File No. 763.72/3417
The Minister in China ( Reinsch ) to the Secretary of State
[Received March 3, 2.30 p.m.]
Referring to my cable of February 28, 7 p.m. On account of nonappearance of a satisfactory reply to its protest to Germany, the Chinese Government is now confronted with the necessity of deciding upon a further course of action as its position is fundamentally identical with that of the American Government in that both are neutral and seek no national advantages but only the maintenance of their essential rights. The Chinese Government thinks association with the United States in this matter natural. But Japan is urgently advising union with the Allies, whose representatives, under instructions, have invited China and offered certain inducements, such as the postponement of Boxer indemnity. …
The preference of the Chinese Government for alignment with the United States would determine their action, could they be sure of moderate recognition and support.
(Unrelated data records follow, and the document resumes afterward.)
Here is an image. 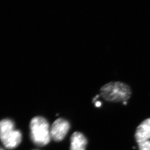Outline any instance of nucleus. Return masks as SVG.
<instances>
[{
	"mask_svg": "<svg viewBox=\"0 0 150 150\" xmlns=\"http://www.w3.org/2000/svg\"><path fill=\"white\" fill-rule=\"evenodd\" d=\"M87 145L86 137L80 132H75L71 137V150H85Z\"/></svg>",
	"mask_w": 150,
	"mask_h": 150,
	"instance_id": "nucleus-6",
	"label": "nucleus"
},
{
	"mask_svg": "<svg viewBox=\"0 0 150 150\" xmlns=\"http://www.w3.org/2000/svg\"><path fill=\"white\" fill-rule=\"evenodd\" d=\"M139 150H150V140H146L137 143Z\"/></svg>",
	"mask_w": 150,
	"mask_h": 150,
	"instance_id": "nucleus-7",
	"label": "nucleus"
},
{
	"mask_svg": "<svg viewBox=\"0 0 150 150\" xmlns=\"http://www.w3.org/2000/svg\"><path fill=\"white\" fill-rule=\"evenodd\" d=\"M70 128L69 122L62 118L57 119L50 127L51 139L60 142L65 138Z\"/></svg>",
	"mask_w": 150,
	"mask_h": 150,
	"instance_id": "nucleus-4",
	"label": "nucleus"
},
{
	"mask_svg": "<svg viewBox=\"0 0 150 150\" xmlns=\"http://www.w3.org/2000/svg\"><path fill=\"white\" fill-rule=\"evenodd\" d=\"M135 138L137 143L150 140V118L143 120L136 129Z\"/></svg>",
	"mask_w": 150,
	"mask_h": 150,
	"instance_id": "nucleus-5",
	"label": "nucleus"
},
{
	"mask_svg": "<svg viewBox=\"0 0 150 150\" xmlns=\"http://www.w3.org/2000/svg\"><path fill=\"white\" fill-rule=\"evenodd\" d=\"M0 150H4V149H2L0 147Z\"/></svg>",
	"mask_w": 150,
	"mask_h": 150,
	"instance_id": "nucleus-9",
	"label": "nucleus"
},
{
	"mask_svg": "<svg viewBox=\"0 0 150 150\" xmlns=\"http://www.w3.org/2000/svg\"><path fill=\"white\" fill-rule=\"evenodd\" d=\"M95 106L97 108H99L102 105V103L99 102V100H96L95 103Z\"/></svg>",
	"mask_w": 150,
	"mask_h": 150,
	"instance_id": "nucleus-8",
	"label": "nucleus"
},
{
	"mask_svg": "<svg viewBox=\"0 0 150 150\" xmlns=\"http://www.w3.org/2000/svg\"><path fill=\"white\" fill-rule=\"evenodd\" d=\"M0 139L7 149L16 148L21 143L22 134L15 129L14 122L6 119L0 121Z\"/></svg>",
	"mask_w": 150,
	"mask_h": 150,
	"instance_id": "nucleus-3",
	"label": "nucleus"
},
{
	"mask_svg": "<svg viewBox=\"0 0 150 150\" xmlns=\"http://www.w3.org/2000/svg\"><path fill=\"white\" fill-rule=\"evenodd\" d=\"M30 137L34 144L45 146L50 142L51 137L48 122L42 117L37 116L32 119L30 123Z\"/></svg>",
	"mask_w": 150,
	"mask_h": 150,
	"instance_id": "nucleus-2",
	"label": "nucleus"
},
{
	"mask_svg": "<svg viewBox=\"0 0 150 150\" xmlns=\"http://www.w3.org/2000/svg\"><path fill=\"white\" fill-rule=\"evenodd\" d=\"M100 96L108 102H127L131 96L130 87L125 83L111 82L103 85L100 89Z\"/></svg>",
	"mask_w": 150,
	"mask_h": 150,
	"instance_id": "nucleus-1",
	"label": "nucleus"
}]
</instances>
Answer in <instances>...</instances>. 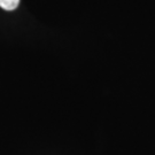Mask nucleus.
<instances>
[{
  "label": "nucleus",
  "instance_id": "nucleus-1",
  "mask_svg": "<svg viewBox=\"0 0 155 155\" xmlns=\"http://www.w3.org/2000/svg\"><path fill=\"white\" fill-rule=\"evenodd\" d=\"M20 4V0H0V7L5 11H14Z\"/></svg>",
  "mask_w": 155,
  "mask_h": 155
}]
</instances>
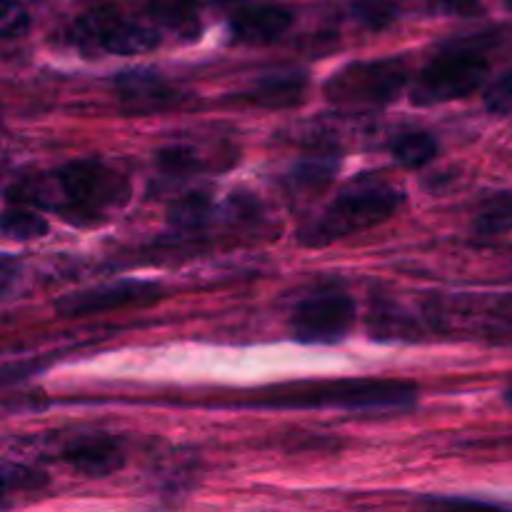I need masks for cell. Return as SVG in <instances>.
I'll return each mask as SVG.
<instances>
[{"mask_svg":"<svg viewBox=\"0 0 512 512\" xmlns=\"http://www.w3.org/2000/svg\"><path fill=\"white\" fill-rule=\"evenodd\" d=\"M418 403V385L395 378L333 380V383L298 385L275 390L260 398L258 408H335L353 413H403Z\"/></svg>","mask_w":512,"mask_h":512,"instance_id":"6da1fadb","label":"cell"},{"mask_svg":"<svg viewBox=\"0 0 512 512\" xmlns=\"http://www.w3.org/2000/svg\"><path fill=\"white\" fill-rule=\"evenodd\" d=\"M403 200V190L393 185L380 183V180H358L345 188L325 208V213L300 233V240L308 248H325L330 243H338L348 235L363 233L388 220Z\"/></svg>","mask_w":512,"mask_h":512,"instance_id":"7a4b0ae2","label":"cell"},{"mask_svg":"<svg viewBox=\"0 0 512 512\" xmlns=\"http://www.w3.org/2000/svg\"><path fill=\"white\" fill-rule=\"evenodd\" d=\"M55 183L63 198V210L78 213L80 220L100 218L130 198L128 178L100 160H73L63 165L55 173Z\"/></svg>","mask_w":512,"mask_h":512,"instance_id":"3957f363","label":"cell"},{"mask_svg":"<svg viewBox=\"0 0 512 512\" xmlns=\"http://www.w3.org/2000/svg\"><path fill=\"white\" fill-rule=\"evenodd\" d=\"M408 83V65L400 58L360 60L335 70L325 83V98L345 108L385 105L400 95Z\"/></svg>","mask_w":512,"mask_h":512,"instance_id":"277c9868","label":"cell"},{"mask_svg":"<svg viewBox=\"0 0 512 512\" xmlns=\"http://www.w3.org/2000/svg\"><path fill=\"white\" fill-rule=\"evenodd\" d=\"M490 65L483 55L458 50L430 60L413 88V103L438 105L468 98L488 80Z\"/></svg>","mask_w":512,"mask_h":512,"instance_id":"5b68a950","label":"cell"},{"mask_svg":"<svg viewBox=\"0 0 512 512\" xmlns=\"http://www.w3.org/2000/svg\"><path fill=\"white\" fill-rule=\"evenodd\" d=\"M73 43L88 50H105L110 55L148 53L160 43L158 30L123 18L115 8H98L75 20L70 30Z\"/></svg>","mask_w":512,"mask_h":512,"instance_id":"8992f818","label":"cell"},{"mask_svg":"<svg viewBox=\"0 0 512 512\" xmlns=\"http://www.w3.org/2000/svg\"><path fill=\"white\" fill-rule=\"evenodd\" d=\"M358 318L355 300L345 293H315L300 300L290 318V330L300 343H340Z\"/></svg>","mask_w":512,"mask_h":512,"instance_id":"52a82bcc","label":"cell"},{"mask_svg":"<svg viewBox=\"0 0 512 512\" xmlns=\"http://www.w3.org/2000/svg\"><path fill=\"white\" fill-rule=\"evenodd\" d=\"M163 298V290L145 280H120V283L100 285V288L83 290V293L65 295L58 300V313L65 318H80V315L108 313V310L133 308V305H148Z\"/></svg>","mask_w":512,"mask_h":512,"instance_id":"ba28073f","label":"cell"},{"mask_svg":"<svg viewBox=\"0 0 512 512\" xmlns=\"http://www.w3.org/2000/svg\"><path fill=\"white\" fill-rule=\"evenodd\" d=\"M120 105L133 115H153L178 103V93L153 70H125L115 80Z\"/></svg>","mask_w":512,"mask_h":512,"instance_id":"9c48e42d","label":"cell"},{"mask_svg":"<svg viewBox=\"0 0 512 512\" xmlns=\"http://www.w3.org/2000/svg\"><path fill=\"white\" fill-rule=\"evenodd\" d=\"M63 460L85 478H108L125 465V450L113 435H85L65 445Z\"/></svg>","mask_w":512,"mask_h":512,"instance_id":"30bf717a","label":"cell"},{"mask_svg":"<svg viewBox=\"0 0 512 512\" xmlns=\"http://www.w3.org/2000/svg\"><path fill=\"white\" fill-rule=\"evenodd\" d=\"M293 25V13L283 5H248L230 18V33L248 45H268L283 38Z\"/></svg>","mask_w":512,"mask_h":512,"instance_id":"8fae6325","label":"cell"},{"mask_svg":"<svg viewBox=\"0 0 512 512\" xmlns=\"http://www.w3.org/2000/svg\"><path fill=\"white\" fill-rule=\"evenodd\" d=\"M305 90H308V75L303 70H278L255 80L240 98L258 108L283 110L295 108L305 98Z\"/></svg>","mask_w":512,"mask_h":512,"instance_id":"7c38bea8","label":"cell"},{"mask_svg":"<svg viewBox=\"0 0 512 512\" xmlns=\"http://www.w3.org/2000/svg\"><path fill=\"white\" fill-rule=\"evenodd\" d=\"M148 10L160 25L180 35H195L200 30L198 0H148Z\"/></svg>","mask_w":512,"mask_h":512,"instance_id":"4fadbf2b","label":"cell"},{"mask_svg":"<svg viewBox=\"0 0 512 512\" xmlns=\"http://www.w3.org/2000/svg\"><path fill=\"white\" fill-rule=\"evenodd\" d=\"M213 218V198L205 190H193L168 208V220L173 228L198 230Z\"/></svg>","mask_w":512,"mask_h":512,"instance_id":"5bb4252c","label":"cell"},{"mask_svg":"<svg viewBox=\"0 0 512 512\" xmlns=\"http://www.w3.org/2000/svg\"><path fill=\"white\" fill-rule=\"evenodd\" d=\"M390 153L403 168L418 170L438 158V140L430 133H405L395 140Z\"/></svg>","mask_w":512,"mask_h":512,"instance_id":"9a60e30c","label":"cell"},{"mask_svg":"<svg viewBox=\"0 0 512 512\" xmlns=\"http://www.w3.org/2000/svg\"><path fill=\"white\" fill-rule=\"evenodd\" d=\"M473 230L483 238H495L512 230V193L493 195L480 205L478 215L473 220Z\"/></svg>","mask_w":512,"mask_h":512,"instance_id":"2e32d148","label":"cell"},{"mask_svg":"<svg viewBox=\"0 0 512 512\" xmlns=\"http://www.w3.org/2000/svg\"><path fill=\"white\" fill-rule=\"evenodd\" d=\"M0 228H3L5 238L35 240V238H43V235L48 233V220H45L43 215L18 205V208L5 210L3 220H0Z\"/></svg>","mask_w":512,"mask_h":512,"instance_id":"e0dca14e","label":"cell"},{"mask_svg":"<svg viewBox=\"0 0 512 512\" xmlns=\"http://www.w3.org/2000/svg\"><path fill=\"white\" fill-rule=\"evenodd\" d=\"M350 13L363 28L385 30L398 18V3L395 0H353Z\"/></svg>","mask_w":512,"mask_h":512,"instance_id":"ac0fdd59","label":"cell"},{"mask_svg":"<svg viewBox=\"0 0 512 512\" xmlns=\"http://www.w3.org/2000/svg\"><path fill=\"white\" fill-rule=\"evenodd\" d=\"M155 160H158V165L168 175L190 173V170H195L200 165L198 153L193 148H188V145H173V148L158 150Z\"/></svg>","mask_w":512,"mask_h":512,"instance_id":"d6986e66","label":"cell"},{"mask_svg":"<svg viewBox=\"0 0 512 512\" xmlns=\"http://www.w3.org/2000/svg\"><path fill=\"white\" fill-rule=\"evenodd\" d=\"M335 173V160H308V163H300L295 168L293 178L300 188H320V185L328 183Z\"/></svg>","mask_w":512,"mask_h":512,"instance_id":"ffe728a7","label":"cell"},{"mask_svg":"<svg viewBox=\"0 0 512 512\" xmlns=\"http://www.w3.org/2000/svg\"><path fill=\"white\" fill-rule=\"evenodd\" d=\"M485 108L493 115L512 113V70L488 85V90H485Z\"/></svg>","mask_w":512,"mask_h":512,"instance_id":"44dd1931","label":"cell"},{"mask_svg":"<svg viewBox=\"0 0 512 512\" xmlns=\"http://www.w3.org/2000/svg\"><path fill=\"white\" fill-rule=\"evenodd\" d=\"M30 28V18L20 3L15 0H3V13H0V35L3 38H18L25 35Z\"/></svg>","mask_w":512,"mask_h":512,"instance_id":"7402d4cb","label":"cell"},{"mask_svg":"<svg viewBox=\"0 0 512 512\" xmlns=\"http://www.w3.org/2000/svg\"><path fill=\"white\" fill-rule=\"evenodd\" d=\"M43 483L45 478L40 473H35V470L5 468V488H13V485H18V488H38Z\"/></svg>","mask_w":512,"mask_h":512,"instance_id":"603a6c76","label":"cell"},{"mask_svg":"<svg viewBox=\"0 0 512 512\" xmlns=\"http://www.w3.org/2000/svg\"><path fill=\"white\" fill-rule=\"evenodd\" d=\"M440 13L448 15H475L480 10V0H433Z\"/></svg>","mask_w":512,"mask_h":512,"instance_id":"cb8c5ba5","label":"cell"},{"mask_svg":"<svg viewBox=\"0 0 512 512\" xmlns=\"http://www.w3.org/2000/svg\"><path fill=\"white\" fill-rule=\"evenodd\" d=\"M505 400H508V403L512 405V388L508 390V393H505Z\"/></svg>","mask_w":512,"mask_h":512,"instance_id":"d4e9b609","label":"cell"},{"mask_svg":"<svg viewBox=\"0 0 512 512\" xmlns=\"http://www.w3.org/2000/svg\"><path fill=\"white\" fill-rule=\"evenodd\" d=\"M505 3H508V5H510V8H512V0H505Z\"/></svg>","mask_w":512,"mask_h":512,"instance_id":"484cf974","label":"cell"}]
</instances>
Such action would receive passively or spontaneously the applause of the Allies. The features of the situation are alike favorable to a maintenance of Chinese rights and American vital interests if some financial assistance can come from American sources and the American Government will secure for China a voice in the possible conferences. The very fact of China’s being in this matter associated primarily with the United States will make it impossible to impose upon her exclusive outside control of her military establishment.
It is essential that I should have your instructions as I am asked to state the attitude of the American Government.